【浦添】集落の繁栄を祈る「第40回綱引きと盆踊り」(主催・前田自治会)が3日、前田公民館前であり、石川仁孝自治会長のピストルを合図に住民が片方約40メートルの綱を引き合った。前田は戦前まで有名な米どころ。綱引きは1943年ごろに一度絶え、その後復活した。

雄綱を引く「東」の住民ら=3日、前田公民館前

比嘉眞助さん(右)のドラに合わせて棒術を披露する前田棒保存会のメンバー=3日、前田公民館前

雄綱を引く「東」の住民ら=3日、前田公民館前 比嘉眞助さん(右)のドラに合わせて棒術を披露する前田棒保存会のメンバー=3日、前田公民館前

 綱引きの前には、石川和輝さん(26)らが旗頭を上げ「おいしいビールが飲めます」と汗を拭った。婦人会の上田順子さん(63)や宮城千穂子さん(57)ら婦人会メンバーがかすり模様の法被でパーランクーをたたき、比嘉正次さん(62)と石川和広さん(54)がカヌチ棒を入れた。

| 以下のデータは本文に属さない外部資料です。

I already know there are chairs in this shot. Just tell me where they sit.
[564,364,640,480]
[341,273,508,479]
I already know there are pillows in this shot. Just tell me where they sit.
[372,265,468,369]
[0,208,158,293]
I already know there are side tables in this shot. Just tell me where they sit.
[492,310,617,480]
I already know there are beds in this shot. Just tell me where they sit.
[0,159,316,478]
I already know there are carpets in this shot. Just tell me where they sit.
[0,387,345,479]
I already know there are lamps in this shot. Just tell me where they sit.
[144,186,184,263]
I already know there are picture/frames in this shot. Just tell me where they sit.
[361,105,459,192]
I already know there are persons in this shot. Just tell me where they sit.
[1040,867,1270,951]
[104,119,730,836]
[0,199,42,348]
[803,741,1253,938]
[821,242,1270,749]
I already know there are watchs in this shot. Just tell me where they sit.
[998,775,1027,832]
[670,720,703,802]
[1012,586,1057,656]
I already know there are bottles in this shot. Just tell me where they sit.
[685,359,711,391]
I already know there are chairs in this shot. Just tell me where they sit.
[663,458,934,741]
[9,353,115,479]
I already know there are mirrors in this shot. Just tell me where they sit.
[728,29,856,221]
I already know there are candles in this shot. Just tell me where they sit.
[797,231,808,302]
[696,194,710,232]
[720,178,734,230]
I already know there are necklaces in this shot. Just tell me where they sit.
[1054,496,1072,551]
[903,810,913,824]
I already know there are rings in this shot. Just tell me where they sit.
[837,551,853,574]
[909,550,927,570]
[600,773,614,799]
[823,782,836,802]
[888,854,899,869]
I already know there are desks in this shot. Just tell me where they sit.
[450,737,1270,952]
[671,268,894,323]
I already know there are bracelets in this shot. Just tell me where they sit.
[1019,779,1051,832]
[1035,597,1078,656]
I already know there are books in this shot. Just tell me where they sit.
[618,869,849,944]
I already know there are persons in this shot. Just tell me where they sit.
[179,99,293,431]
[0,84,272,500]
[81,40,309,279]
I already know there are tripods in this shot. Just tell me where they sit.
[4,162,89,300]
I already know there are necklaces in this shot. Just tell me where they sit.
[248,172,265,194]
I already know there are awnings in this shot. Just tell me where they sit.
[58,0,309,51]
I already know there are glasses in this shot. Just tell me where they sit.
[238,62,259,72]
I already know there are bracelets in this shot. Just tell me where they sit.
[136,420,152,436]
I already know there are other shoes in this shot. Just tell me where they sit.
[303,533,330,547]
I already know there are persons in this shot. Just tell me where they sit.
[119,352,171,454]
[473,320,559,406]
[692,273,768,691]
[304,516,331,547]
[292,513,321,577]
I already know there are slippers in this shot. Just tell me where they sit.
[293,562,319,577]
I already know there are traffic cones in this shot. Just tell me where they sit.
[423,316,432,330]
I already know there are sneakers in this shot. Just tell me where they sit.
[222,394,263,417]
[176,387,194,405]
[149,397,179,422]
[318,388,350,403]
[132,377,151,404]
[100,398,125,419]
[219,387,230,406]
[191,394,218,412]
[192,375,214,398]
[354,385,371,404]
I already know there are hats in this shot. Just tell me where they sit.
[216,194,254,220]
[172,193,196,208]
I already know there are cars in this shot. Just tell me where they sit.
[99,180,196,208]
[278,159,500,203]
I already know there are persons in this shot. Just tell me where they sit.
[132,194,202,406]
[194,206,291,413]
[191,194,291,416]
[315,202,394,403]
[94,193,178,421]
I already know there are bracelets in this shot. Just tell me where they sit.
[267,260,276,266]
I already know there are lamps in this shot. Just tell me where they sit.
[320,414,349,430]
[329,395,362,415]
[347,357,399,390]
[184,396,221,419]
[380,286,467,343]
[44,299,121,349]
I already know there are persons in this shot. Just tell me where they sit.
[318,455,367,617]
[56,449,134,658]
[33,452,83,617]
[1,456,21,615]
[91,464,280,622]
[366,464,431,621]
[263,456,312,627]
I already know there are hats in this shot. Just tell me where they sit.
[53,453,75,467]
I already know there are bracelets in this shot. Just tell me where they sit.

 綱は1メートルの差がついたところで勝負あり。當間律子さん(62)らてだこ市民大学のメンバー15人が見学する中、東の「腕力争」が西の「瑞呈」を制した。

 ドラを鳴らした石川仁助さん(81)は「ある先輩は、前田の綱引きが西の浦添市城間と東の西原町我謝まで広がったと仰っていた。戦前は1家庭5束のわらを持ち寄って、青年で綱(ちな)打ちしたものです」とほほ笑んだ。

 綱引きの後は、前田棒保存会が1人棒などを披露。柿の実保育園の子どもたちなどが盆踊りで花を添えた。ことしは綱引き直前に通り雨が降ってしまったため、石川仁孝会長は「自治会役員で毎日火ヌ神にお願いしていたけれどウガン不足(ブスク)でした」とギックリ腰をさすった。